TASKS TO COMPLETE:
**A.** According to the passage on the Aetna-Humana merger, when is the deal expected to close?
**B.** From the passage on the Aetna-Humana merger, return the stretch from "Others say they" through "half of 2016.", copied word for word.

EXCERPTED PASSAGE:
Aetna did not respond to a request for comment Thursday.
Duke University law professor Barak Richman said the Justice Department, which is responsible for health insurance antitrust reviews, will likely review such deals market-by-market with an eye on the long-term competitive dynamics. Mergers like the Aetna-Humana combination involve many submarkets both in terms of geography and products, he said.
“It's a very, very complicated analysis,” Richman said.
That process may be further complicated if more major insurers announce additional deals in coming weeks and months. The Justice Department will likely view the Aetna-Humana merger with an eye toward any subsequent transactions, Richman said.
“At some point, especially if there are two mergers out of the big five (insurers) you really could say there's an overall lessening of competition because you really have fewer potential entrants into each others' markets,” said Tim Greaney, director of the Center for Health Law Studies at St. Louis University's School of Law and a former assistant chief in charge of healthcare antitrust enforcement at the Justice Department.
Miles, however, doesn't think antitrust scrutiny will kill the Aetna-Humana deal. “I don't think they will be derailed," he said, "but I think there's likely to be some significant divestitures.”
Others say they can't make predictions given the complexity of the issues.“There's a lot of different markets to look at, and they're all at least slightly different to very different, so there's a lot of moving parts to take into account,” said Martin Gaynor, a professor of economics and public policy at Carnegie Mellon University's Heinz College and a former chief economist at the Federal Trade Commission.
It's also unclear exactly how long an antitrust review of the Aetna-Humana deal might take. Right now, the deal is expected to close in the second half of 2016.
In certain large, proposed mergers, the parties must notify the FTC and the Justice Department. The matter then goes to the Justice Department's antitrust division, which has 30 days to either ask for more information with a second request letter or approve the transaction.

SUPPLIED ENTRIES:
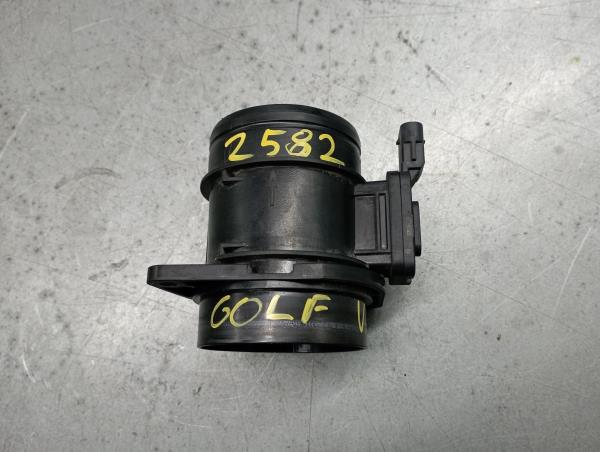 Medidor de masa de aire / Caudalímetros VOLKSWAGEN Golf VII (5G1, BQ1, BE1, BE2) Imagem-2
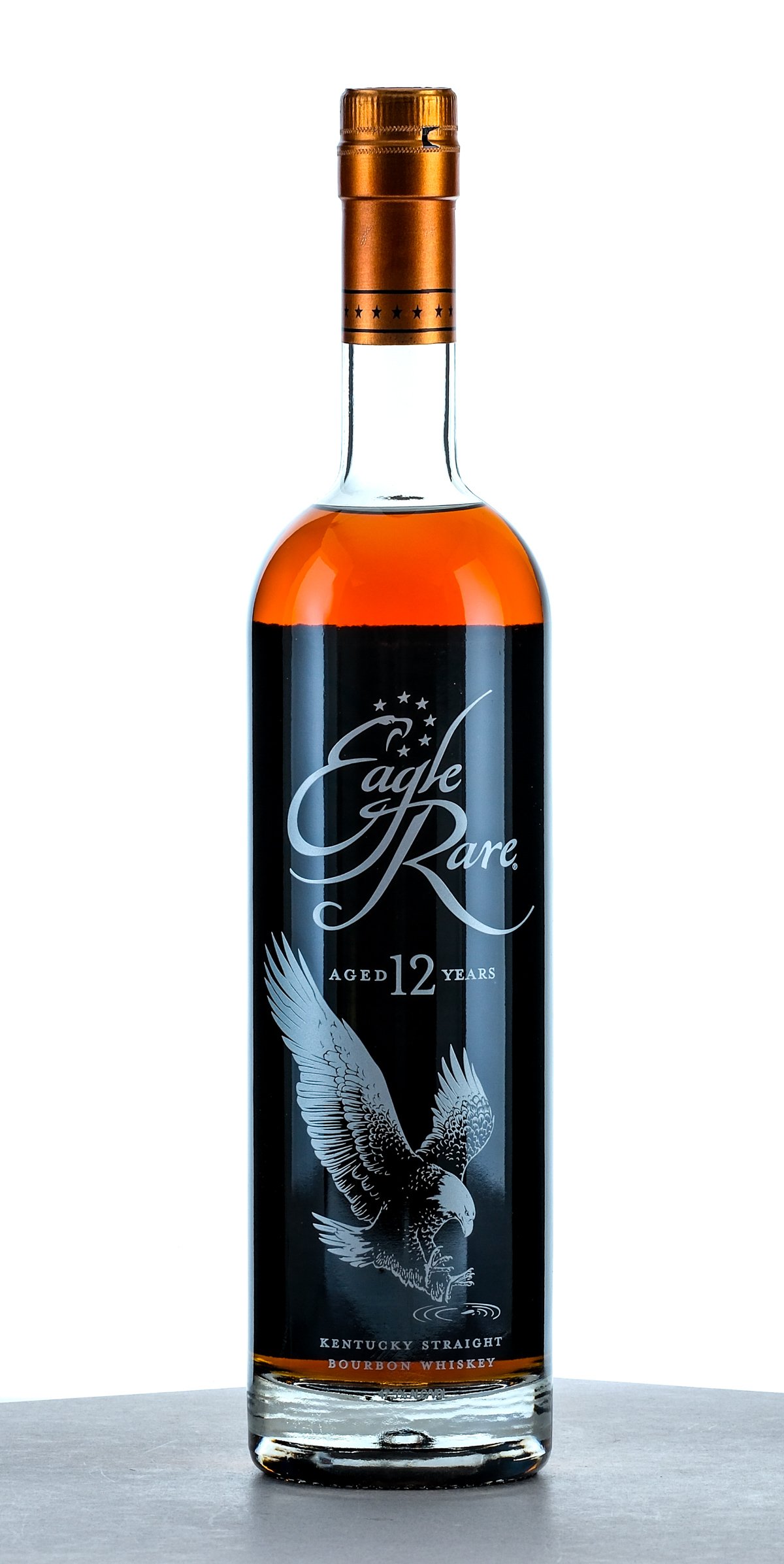 Eagle Rare Aged 12 Years Kentucky Straight Bourbon Whiskey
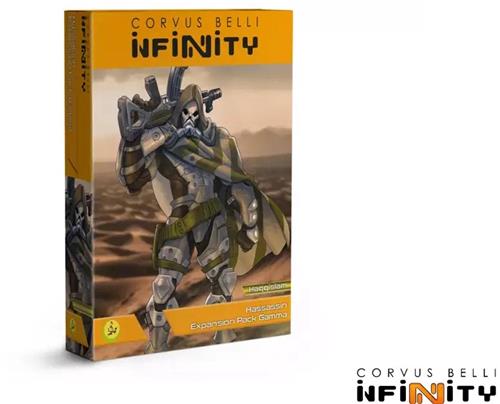 Haqqislam Hassassin Expansion Pack Gamma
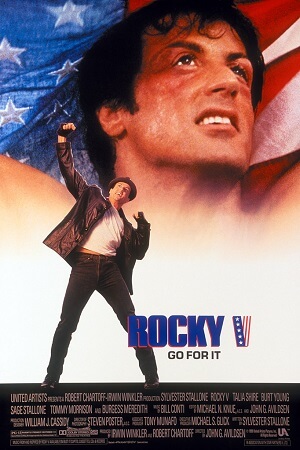 Download  Rocky 5 (1990) Dual Audio [Hindi - English] WeB-DL 480p [300MB] | 720p [800MB] | 1080p [2.1GB]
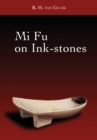 Mi Fu on Ink-Stones - Book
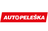 logo AUTOOPRAVNA Peleška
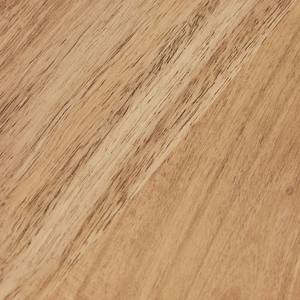 Mesita de noche flotante rectangular Vandana Nova Flux de 45x30 cm en madera de acacia de Narbonne - Product Image 6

LIST OF ANSWERS:
**A.** In the second half of 2016.

**B.**
Others say they can't make predictions given the complexity of the issues.“There's a lot of different markets to look at, and they're all at least slightly different to very different, so there's a lot of moving parts to take into account,” said Martin Gaynor, a professor of economics and public policy at Carnegie Mellon University's Heinz College and a former chief economist at the Federal Trade Commission.
It's also unclear exactly how long an antitrust review of the Aetna-Humana deal might take. Right now, the deal is expected to close in the second half of 2016.